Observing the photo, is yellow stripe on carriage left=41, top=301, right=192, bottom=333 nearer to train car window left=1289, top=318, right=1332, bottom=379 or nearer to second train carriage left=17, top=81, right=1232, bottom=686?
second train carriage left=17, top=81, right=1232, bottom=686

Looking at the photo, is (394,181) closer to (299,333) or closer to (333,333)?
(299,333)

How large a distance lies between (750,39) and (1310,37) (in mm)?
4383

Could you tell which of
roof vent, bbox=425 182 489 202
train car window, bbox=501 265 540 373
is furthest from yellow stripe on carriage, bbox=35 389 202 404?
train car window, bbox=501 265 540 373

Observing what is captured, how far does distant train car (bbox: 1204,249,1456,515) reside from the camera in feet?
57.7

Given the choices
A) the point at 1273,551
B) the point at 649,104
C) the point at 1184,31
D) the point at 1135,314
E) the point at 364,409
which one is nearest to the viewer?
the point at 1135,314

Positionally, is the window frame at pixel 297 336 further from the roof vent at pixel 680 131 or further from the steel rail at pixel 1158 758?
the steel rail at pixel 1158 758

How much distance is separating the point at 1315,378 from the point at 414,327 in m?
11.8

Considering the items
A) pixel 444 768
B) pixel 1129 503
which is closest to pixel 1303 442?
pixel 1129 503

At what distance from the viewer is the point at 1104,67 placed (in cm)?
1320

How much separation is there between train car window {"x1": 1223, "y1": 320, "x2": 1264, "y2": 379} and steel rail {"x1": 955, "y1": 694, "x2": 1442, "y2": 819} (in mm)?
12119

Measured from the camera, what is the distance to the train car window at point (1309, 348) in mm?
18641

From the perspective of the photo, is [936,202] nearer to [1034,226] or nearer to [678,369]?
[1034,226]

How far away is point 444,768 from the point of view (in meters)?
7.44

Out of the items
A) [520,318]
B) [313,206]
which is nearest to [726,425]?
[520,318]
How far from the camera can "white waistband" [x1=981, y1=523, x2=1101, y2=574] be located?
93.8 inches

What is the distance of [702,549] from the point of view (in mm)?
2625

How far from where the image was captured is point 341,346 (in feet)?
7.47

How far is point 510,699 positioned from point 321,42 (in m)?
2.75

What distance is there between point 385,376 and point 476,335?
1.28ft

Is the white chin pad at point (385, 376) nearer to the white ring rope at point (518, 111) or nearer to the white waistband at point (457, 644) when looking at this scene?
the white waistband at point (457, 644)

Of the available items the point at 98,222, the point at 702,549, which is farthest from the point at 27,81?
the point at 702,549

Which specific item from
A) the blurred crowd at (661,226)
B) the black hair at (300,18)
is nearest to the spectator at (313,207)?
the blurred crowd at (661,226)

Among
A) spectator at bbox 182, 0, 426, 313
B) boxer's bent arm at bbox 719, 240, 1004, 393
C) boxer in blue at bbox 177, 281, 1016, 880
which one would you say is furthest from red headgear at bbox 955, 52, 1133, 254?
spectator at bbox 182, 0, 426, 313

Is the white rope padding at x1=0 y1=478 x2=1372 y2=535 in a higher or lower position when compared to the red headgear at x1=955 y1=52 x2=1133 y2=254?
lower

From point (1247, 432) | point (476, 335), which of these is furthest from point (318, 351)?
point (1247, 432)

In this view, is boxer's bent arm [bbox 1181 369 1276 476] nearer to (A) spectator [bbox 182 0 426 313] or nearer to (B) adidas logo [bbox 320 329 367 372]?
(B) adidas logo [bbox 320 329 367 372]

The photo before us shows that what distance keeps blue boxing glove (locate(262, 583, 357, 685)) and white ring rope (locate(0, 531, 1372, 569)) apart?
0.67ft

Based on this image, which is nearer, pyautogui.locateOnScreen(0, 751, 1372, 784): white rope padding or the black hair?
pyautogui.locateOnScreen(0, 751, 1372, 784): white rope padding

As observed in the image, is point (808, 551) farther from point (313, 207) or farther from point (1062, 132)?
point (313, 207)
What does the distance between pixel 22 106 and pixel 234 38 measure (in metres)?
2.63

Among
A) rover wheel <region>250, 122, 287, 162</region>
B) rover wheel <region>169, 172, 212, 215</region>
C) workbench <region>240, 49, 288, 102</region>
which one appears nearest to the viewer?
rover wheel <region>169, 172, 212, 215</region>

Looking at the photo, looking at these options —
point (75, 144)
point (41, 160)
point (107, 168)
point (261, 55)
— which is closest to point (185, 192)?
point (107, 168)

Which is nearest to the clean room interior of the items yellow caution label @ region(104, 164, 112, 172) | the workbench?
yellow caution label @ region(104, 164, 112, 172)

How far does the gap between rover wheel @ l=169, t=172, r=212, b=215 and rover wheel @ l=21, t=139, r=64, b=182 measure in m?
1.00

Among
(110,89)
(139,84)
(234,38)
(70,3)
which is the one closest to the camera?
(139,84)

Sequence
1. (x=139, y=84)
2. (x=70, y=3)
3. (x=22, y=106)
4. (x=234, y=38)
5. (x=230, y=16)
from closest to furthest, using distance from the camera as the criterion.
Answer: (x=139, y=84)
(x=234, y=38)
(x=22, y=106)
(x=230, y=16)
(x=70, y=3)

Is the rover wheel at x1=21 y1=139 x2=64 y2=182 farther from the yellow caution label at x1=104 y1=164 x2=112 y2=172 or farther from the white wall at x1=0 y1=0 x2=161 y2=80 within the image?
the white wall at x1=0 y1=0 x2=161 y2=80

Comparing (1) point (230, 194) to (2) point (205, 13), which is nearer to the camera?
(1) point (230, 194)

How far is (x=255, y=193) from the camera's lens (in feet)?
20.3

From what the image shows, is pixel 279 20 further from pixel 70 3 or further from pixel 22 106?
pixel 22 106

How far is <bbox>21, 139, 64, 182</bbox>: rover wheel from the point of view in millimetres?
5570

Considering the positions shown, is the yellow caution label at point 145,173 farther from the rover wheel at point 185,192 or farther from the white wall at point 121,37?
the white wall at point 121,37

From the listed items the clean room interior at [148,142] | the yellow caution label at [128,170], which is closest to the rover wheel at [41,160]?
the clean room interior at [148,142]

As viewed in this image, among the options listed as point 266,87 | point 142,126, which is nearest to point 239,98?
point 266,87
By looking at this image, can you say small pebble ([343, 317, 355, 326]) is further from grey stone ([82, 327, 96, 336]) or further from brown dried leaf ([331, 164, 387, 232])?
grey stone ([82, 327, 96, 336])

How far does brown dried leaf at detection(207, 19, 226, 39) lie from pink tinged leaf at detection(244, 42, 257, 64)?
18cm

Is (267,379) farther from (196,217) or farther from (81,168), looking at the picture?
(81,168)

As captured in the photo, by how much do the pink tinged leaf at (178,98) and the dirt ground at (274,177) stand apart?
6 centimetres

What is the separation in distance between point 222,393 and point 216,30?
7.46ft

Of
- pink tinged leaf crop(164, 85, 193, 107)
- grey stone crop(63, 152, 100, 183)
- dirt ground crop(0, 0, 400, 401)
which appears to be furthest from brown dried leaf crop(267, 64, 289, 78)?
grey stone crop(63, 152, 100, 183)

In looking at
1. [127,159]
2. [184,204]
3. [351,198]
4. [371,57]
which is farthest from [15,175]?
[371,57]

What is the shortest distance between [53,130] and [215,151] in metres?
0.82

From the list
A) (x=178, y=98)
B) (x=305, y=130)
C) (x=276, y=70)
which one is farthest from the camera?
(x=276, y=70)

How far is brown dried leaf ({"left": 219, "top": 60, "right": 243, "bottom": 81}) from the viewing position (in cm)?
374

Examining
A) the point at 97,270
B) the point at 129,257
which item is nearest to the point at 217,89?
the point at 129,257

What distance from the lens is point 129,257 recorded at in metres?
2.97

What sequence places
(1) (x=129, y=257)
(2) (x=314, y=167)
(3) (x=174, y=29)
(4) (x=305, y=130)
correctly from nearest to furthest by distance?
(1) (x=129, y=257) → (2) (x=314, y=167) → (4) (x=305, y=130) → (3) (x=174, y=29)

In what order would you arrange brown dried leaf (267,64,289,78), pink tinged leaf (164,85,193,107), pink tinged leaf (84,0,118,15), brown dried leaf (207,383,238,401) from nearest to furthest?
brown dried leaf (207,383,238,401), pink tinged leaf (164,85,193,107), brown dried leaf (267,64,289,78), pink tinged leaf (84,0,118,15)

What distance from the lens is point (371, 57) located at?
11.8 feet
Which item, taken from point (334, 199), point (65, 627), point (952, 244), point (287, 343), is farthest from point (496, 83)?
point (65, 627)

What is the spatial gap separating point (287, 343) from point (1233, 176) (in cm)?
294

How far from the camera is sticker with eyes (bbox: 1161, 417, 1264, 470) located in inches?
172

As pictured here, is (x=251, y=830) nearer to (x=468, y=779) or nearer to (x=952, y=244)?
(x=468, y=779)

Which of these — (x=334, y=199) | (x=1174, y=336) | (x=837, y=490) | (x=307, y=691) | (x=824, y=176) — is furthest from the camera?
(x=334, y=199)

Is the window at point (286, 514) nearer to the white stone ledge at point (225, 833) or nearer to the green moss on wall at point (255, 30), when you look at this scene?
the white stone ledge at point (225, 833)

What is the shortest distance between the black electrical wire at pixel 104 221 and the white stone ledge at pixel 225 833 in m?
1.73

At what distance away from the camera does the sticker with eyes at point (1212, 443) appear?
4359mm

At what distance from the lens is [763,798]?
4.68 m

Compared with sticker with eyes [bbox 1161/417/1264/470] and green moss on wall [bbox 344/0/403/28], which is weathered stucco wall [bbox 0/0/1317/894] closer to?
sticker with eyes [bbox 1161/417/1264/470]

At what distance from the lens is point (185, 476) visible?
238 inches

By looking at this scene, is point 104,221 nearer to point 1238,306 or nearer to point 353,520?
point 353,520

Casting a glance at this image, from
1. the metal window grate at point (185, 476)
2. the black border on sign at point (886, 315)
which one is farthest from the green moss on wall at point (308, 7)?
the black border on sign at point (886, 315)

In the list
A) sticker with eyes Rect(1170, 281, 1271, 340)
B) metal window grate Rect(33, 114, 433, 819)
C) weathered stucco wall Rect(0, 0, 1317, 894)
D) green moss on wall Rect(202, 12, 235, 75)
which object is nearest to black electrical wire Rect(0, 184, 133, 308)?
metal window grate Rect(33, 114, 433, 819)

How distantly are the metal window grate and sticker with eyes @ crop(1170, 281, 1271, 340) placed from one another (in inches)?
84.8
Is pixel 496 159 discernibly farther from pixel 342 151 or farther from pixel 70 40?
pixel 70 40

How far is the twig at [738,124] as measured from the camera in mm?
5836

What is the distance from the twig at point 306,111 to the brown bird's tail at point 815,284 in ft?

Exercise task:
Count how many lines in the rows above contain the string "ground", with case counting. Give only the number.

Exercise output:
2